Data Governance Success is Contingent on Realizing the Vision that Data is an Asset.
Data Governance Liabilities are Costing You Money
The fact is that three data liabilities are weighing us down.
Data Governance Yields a Competitive Advantage
What’s missing in data governance is a unified data governance framework that solves the most perplexing issues with governing data. But first we must keep in mind three macro issues that are driving the need to uncover and fix the three key culprits preventing governance success.

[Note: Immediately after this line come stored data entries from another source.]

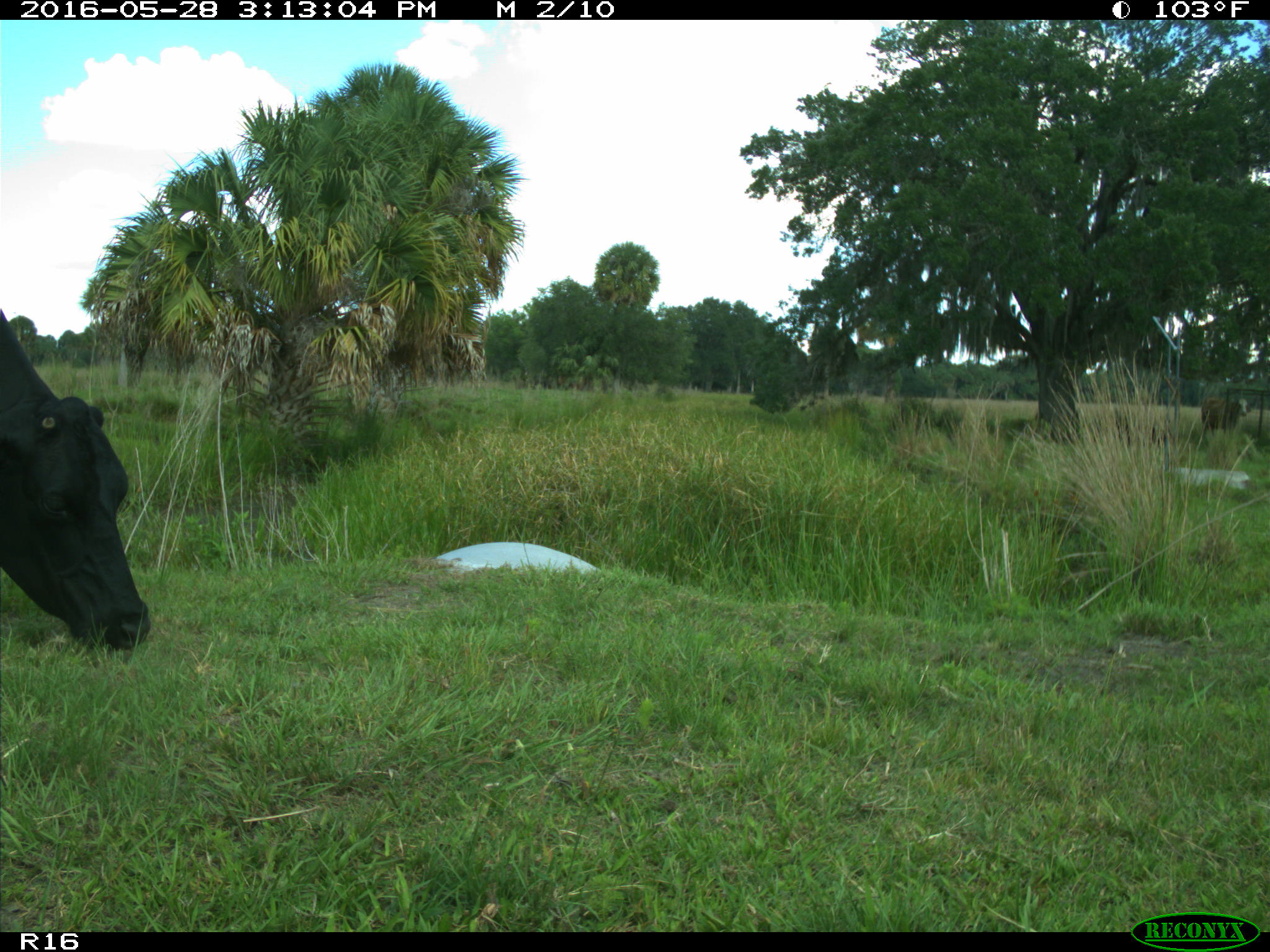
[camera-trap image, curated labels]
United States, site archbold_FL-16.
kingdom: Animalia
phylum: Chordata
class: Mammalia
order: Artiodactyla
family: Bovidae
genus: Bos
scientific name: Bos taurus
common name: domestic cow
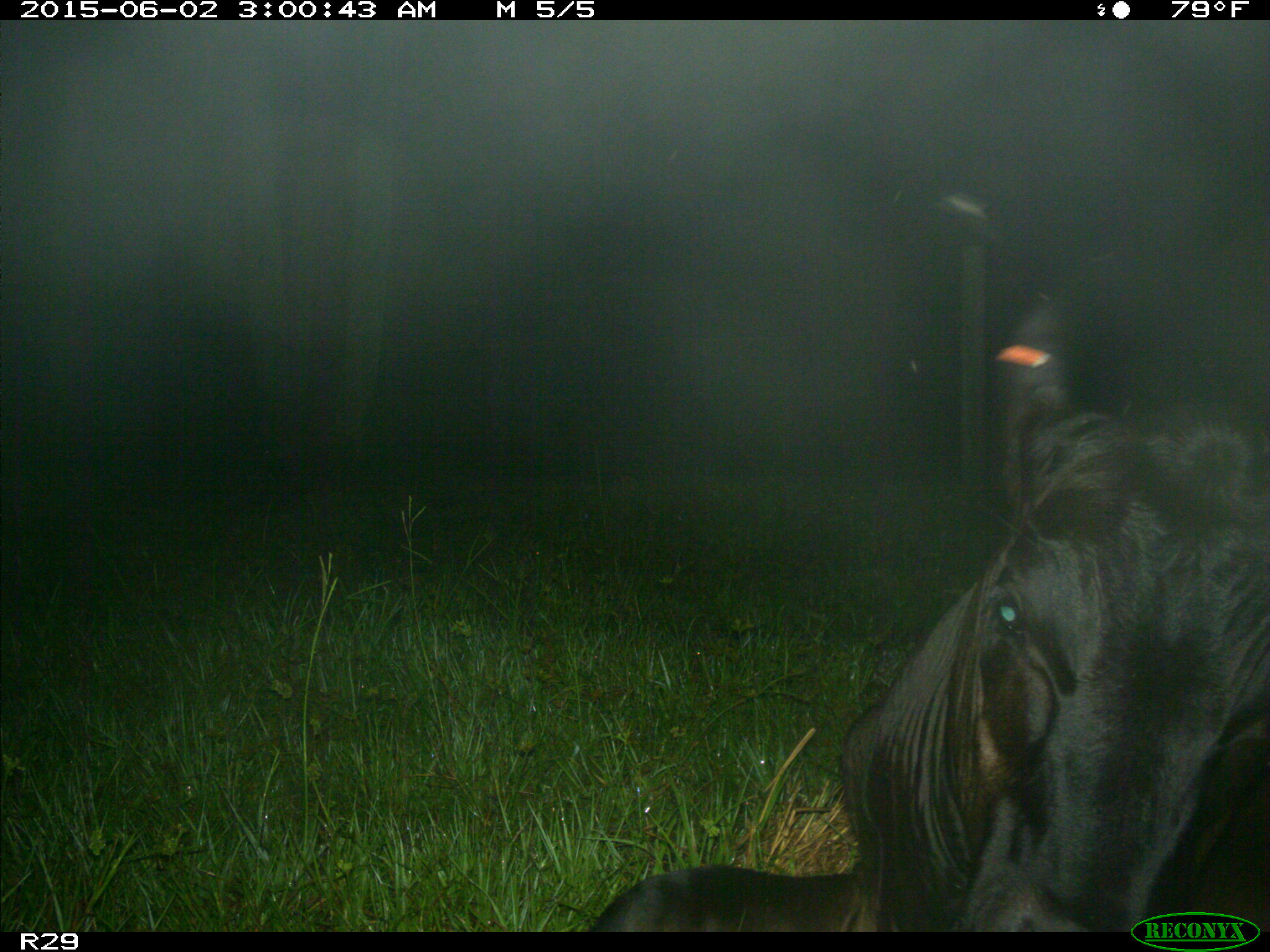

First off, the demand for data insights is growing exponentially. Take for example the BI market, which according to Gartner, is forecast to grow to $22.8B by 2020, along with this startling statistic from IDC which predicts that there will be a 10-fold rise in worldwide data by 2025. However; more data and more demand for insights means building a unified enterprise data governance framework that puts all the important data repositories and applications at your fingertips. According to Forbes 80% of analytical projects are spent on data preparation, leaving less time for analysis resulting in fewer completed analytical projects. Even a modest reduction in data preparation time will result in a faster time to market, saving your business money and giving you competitive advantage. The key is to build a unified data governance framework that allows you to find all your data and application assets and their relationships in one easy interface.
Cracks in the Data Governance Framework
As most devops professionals know from their personal experience, and Computer Weekly also points out that three common issues arise that are cracks in the data governance framework – (1) Data lineage, (2) Incomplete data, and (3) Redundancy of data. Imagine a data governance console, where you can see at once all the data sources and targets and all the applications that do anything with this data, including reports and analytics? Imagine that this console also shows you the data transformation rules, data quality rules, and operational metadata about the applications! Imagine how much time it will save in data preparation for a new analytics project! How about identifying all the data objects that store any personally identifiable information (PII) about your customers? The reason most enterprises do not have such a data governance console is for two simple reasons – It’s complex and costly to implement without automation.
However; before we dive into illuminating the missing elements from the data governance framework, let’s get a macro picture understanding of the metadata and data quality market.
Metadata and DQ Trends
Internally many organizations developing a business case need rationale to persuade management that other organizations are experiencing similar problems. So, let’s put a spotlight on the analyst trends for metadata and data quality to illustrate that both metadata management and data quality are forecast to experience double digit growth over the next few years.
- Metadata Trends: Growth Rate of 24.1% – According to Gartner’s 2018 “The State of Metadata Management” they indicate that by 2021 “Organizations will spend twice as much effort in management metadata as compared to 2018.”In spending dollars, the numbers are even more compelling according to the enterprise metadata management market report by MarketsandMarkets™ which provides quantified B2B research. They indicate the metadata market will grow at a compounded annual growth rate of 24.1% by 2022 – From USD $2.67B to $7.85B. The drivers behind this growth include increasing data volumes, operational efficiency, data quality management and the all too common fear driver – Regulations.
- Data Quality Trends: 7% Growth Rate – Gartner points out two fundamental shifts in data quality. First in Gartner’s key trends of modern data quality tools, they point out that DQ tools are undergoing a strategic shift based on governance, data diversity, analytics and a changing audience. The audience is particular to note as the discipline of governance is maturing to expand to a business audience that is ever dependent of both governance and quality for BI. Secondly, Gartner hits the nail on the head noting that poor data quality impacts an organization’s pocket book – $15M average cost annually. As for investment in data quality it’s growing at a compound annual growth rate of 17.7% through 2020 according to MarketsandMarkets™ research report on the data quality tools market.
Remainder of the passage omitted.